Cavitation erosion of glass fibre reinforced polymer composites with unidirectional layup

Glass fibre reinforced polymer (GFRP) composites are increasingly used in marine applications and can be subjected to aggressive environmental effects, one of which is cavitation. This study investigates the behaviour of unidirectional GFRP composites exposed to cavitation erosion generated using an ultrasonic transducer. Cavitation erosion tests were performed in accordance with the ASTM G32 standard. All specimens were preconditioned to eliminate the influence of water absorption on the mass loss caused by cavitation.
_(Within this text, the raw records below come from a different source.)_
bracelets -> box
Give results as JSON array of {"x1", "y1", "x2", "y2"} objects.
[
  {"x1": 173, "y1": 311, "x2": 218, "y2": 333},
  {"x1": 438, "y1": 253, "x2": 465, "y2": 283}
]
The erosion process was monitored with a microscope and the mass loss was measured at regular periods. The tested specimens were scanned with X-ray computed microtomography. The research findings indicated that the erosion process was affected by several parameters including specimen thickness, distance between fibre bundles, bundle shape and distribution. The initiation and development of erosion damage were highly influenced by the surface condition. Cavitation erosion traced parts of fibre bundles located closer to the surface creating trenches and valleys on the surface. The regions with thick epoxy layers above and between fibre bundles were much less susceptible to erosion damage. Several erosion mechanisms were identified and discussed. The research findings also highlighted the difficulties in characterising ultrasonic cavitation erosion of GFRP composites using acoustic impedance and mean erosion depth. •Preconditioning of GFRP specimens and experimental setup influence erosion results.•Fibre/epoxy distribution affects composite resistance to cavitation erosion.•Surface roughness leads to cavitation erosion localisation.•Specimen thickness affects the ultrasonic erosion process.•Maximum erosion depth is much greater than the mean erosion depth.